Но теперь она каждую минуту вспоминала мистера Фернборо, и жизнь ее была освещена предчувствием счастья.

старинная французская новелла

Контролер

Граф Нуарбель, полгода назад назначенный контролером финансов, попросил личной аудиенции у короля, ибо результаты его проверок были ужасающими. Банкиры завышали процент, но занижали прибыль. Налоги собирались дурно. Изрядная часть откупных платежей тихомолком переправлялась в итальянские банки. Золотая монета уходила из оборота, заменяясь порченым серебром. Цены на хлеб росли, росло и брожение в народе. Но главное – армия. Командование требовало все больше и больше денег на новые пушки, мушкеты, обмундирование, лошадей, фураж, пропитание для солдат – но деньги эти разворовывались наполовину, а то и на две трети.

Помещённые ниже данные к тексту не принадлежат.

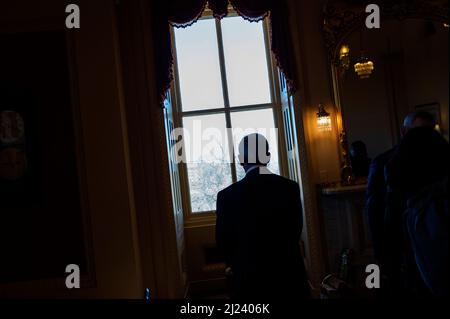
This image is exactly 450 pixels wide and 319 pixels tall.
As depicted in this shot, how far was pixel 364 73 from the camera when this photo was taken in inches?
150

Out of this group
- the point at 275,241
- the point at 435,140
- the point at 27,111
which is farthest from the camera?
the point at 27,111

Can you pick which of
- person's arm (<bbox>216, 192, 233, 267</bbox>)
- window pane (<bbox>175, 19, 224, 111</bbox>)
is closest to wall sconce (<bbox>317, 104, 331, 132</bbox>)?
window pane (<bbox>175, 19, 224, 111</bbox>)

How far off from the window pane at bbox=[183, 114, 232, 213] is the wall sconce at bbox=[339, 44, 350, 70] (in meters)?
1.64

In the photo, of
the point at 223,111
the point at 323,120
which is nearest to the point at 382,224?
the point at 323,120

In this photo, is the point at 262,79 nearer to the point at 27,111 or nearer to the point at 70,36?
the point at 70,36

Нуарбеля долго вели по лестницам и коридорам, где сновали какие-то офицеры, толстые мужчины с подносами и чашами – очевидно, повара; встречались и молодые дамы в пышных нарядах, спокойно беседующие с мушкетерами-стражниками. Нуарбель шел за своим провожатым, особенно не озираясь, держа в руке свернутый в трубку лист и повторяя слова, которые он скажет Его Величеству.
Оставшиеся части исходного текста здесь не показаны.